Dawn French has had a long career as a nationally renowned comedian, mostly in TV but also in film and theatre, writing and performing sketch shows with Jennifer Saunders and other major comedians of the alternative comedy scene.
But her one role most likely to be discussed by future historians is that of Geraldine Granger in the BBC comedy sitcom ‘The Vicar of Dibley’ which ran from 1994-2007. Two years after women were first allowed to become priests in the Church of England, this award winning series made her into a sort of patron saint for professional women.
It had a huge impact on getting them generally accepted in the last of the traditional professions, and if sexist attitudes at work continued, perhaps she at least made it easier for women to laugh it off; watching from the sofa Geraldine’s troubles with an array of characters in a fictional Oxfordshire village.
Dawn French was born in Holyhead in Wales in 1957. Her parents were from Plymouth, and though they moved often as her father was in the RAF, she stayed in the city during term time at St Dunstan’s Abbey School (now merged with Plymouth College) on North Road West.
When she was eighteen her talent for public speaking was spotted by local MP Michael Foot during a debating competition.
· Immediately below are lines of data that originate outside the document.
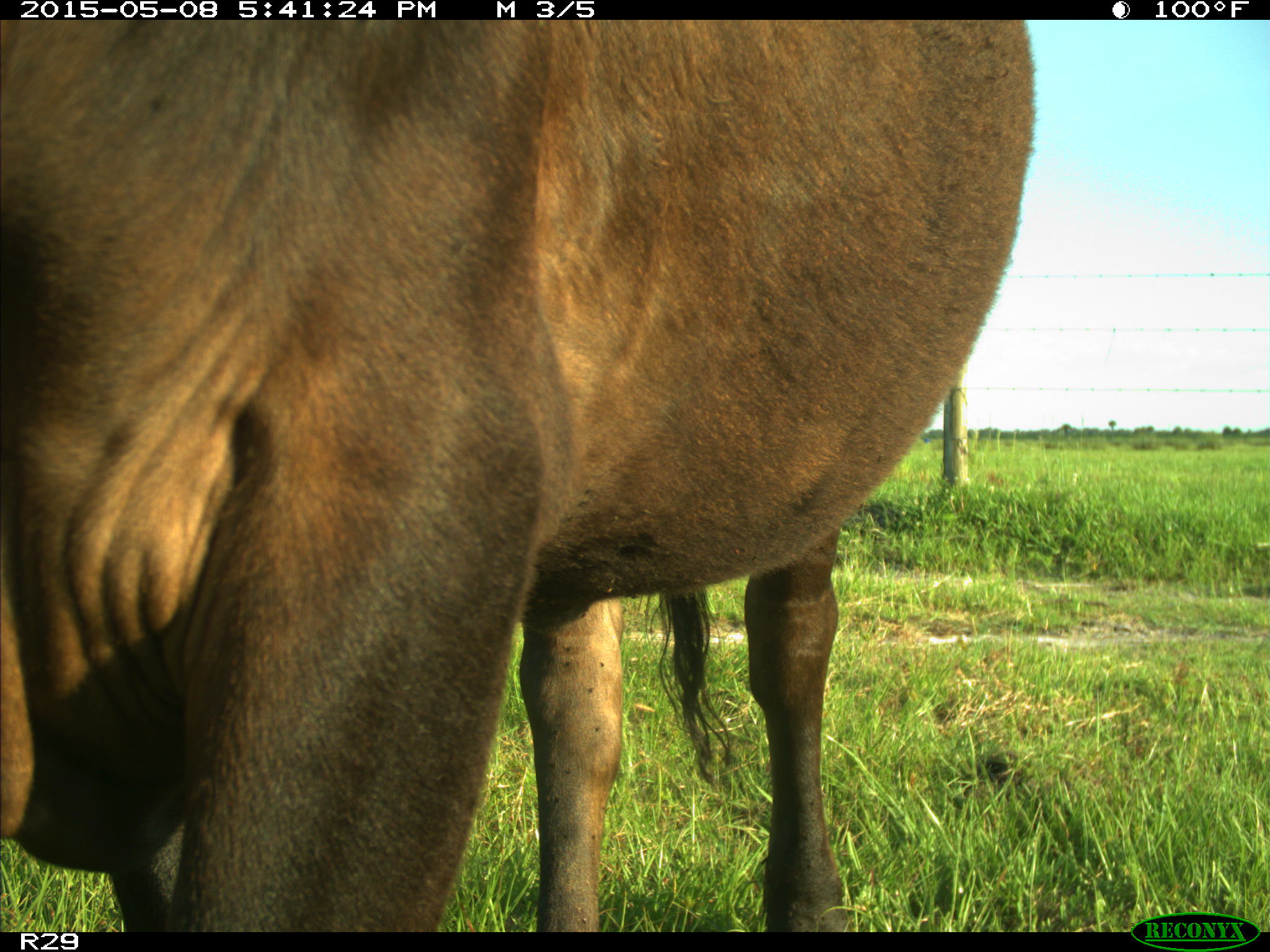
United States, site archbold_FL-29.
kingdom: Animalia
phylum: Chordata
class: Mammalia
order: Artiodactyla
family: Bovidae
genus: Bos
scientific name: Bos taurus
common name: domestic cow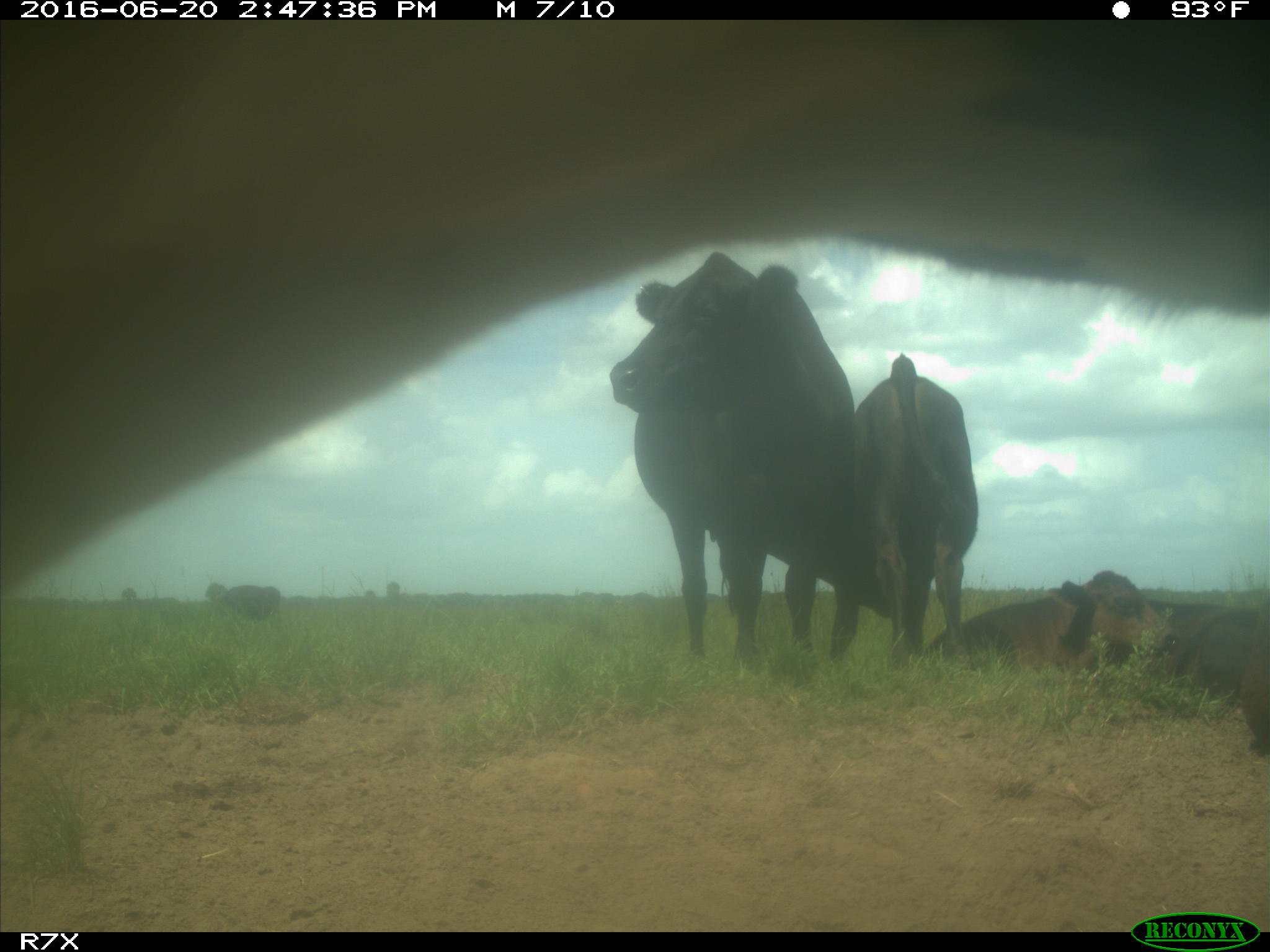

He nominated her for a scholarship to spend a year in the USA at an independent school in New York, a period she drew upon in her novel According to Yes (2015).
At the Central School of Speech and Drama in London she was training to be a drama teacher when she met Jennifer Saunders, a comedian with a similar mission to upset chauvinist stereotypes, and began to work on the double act that was so successful as ‘French and Saunders’ (1897-2007). This series of sketches and spoofs on popular culture was given one of the highest budgets in BBC history. Jennifer Saunders’ highly popular sitcom ‘Absolutely Fabulous’ was based on one of their sketches.
After publishing her autobiography Dear Fatty in 2007, Dawn French’s work has concentrated more on her own life experiences. She has written two other novels, and recently toured with her first solo show, ‘Thirty Million Minutes’, when she described how she has spent ‘her whole life vigorously attempting to be a fully functioning female human.’ She now lives in Fowey, Cornwall, and in March 2015 became the first Chancellor of Falmouth University.
Her 2011 best-selling debut novel A Tiny Bit Marvellous is currently being turned into a series for ITV.
In the meantime, you can catch her in a very different role at the end of the festive period when her new four-part drama ‘Delicious’ premieres on Sky1 on 30 December.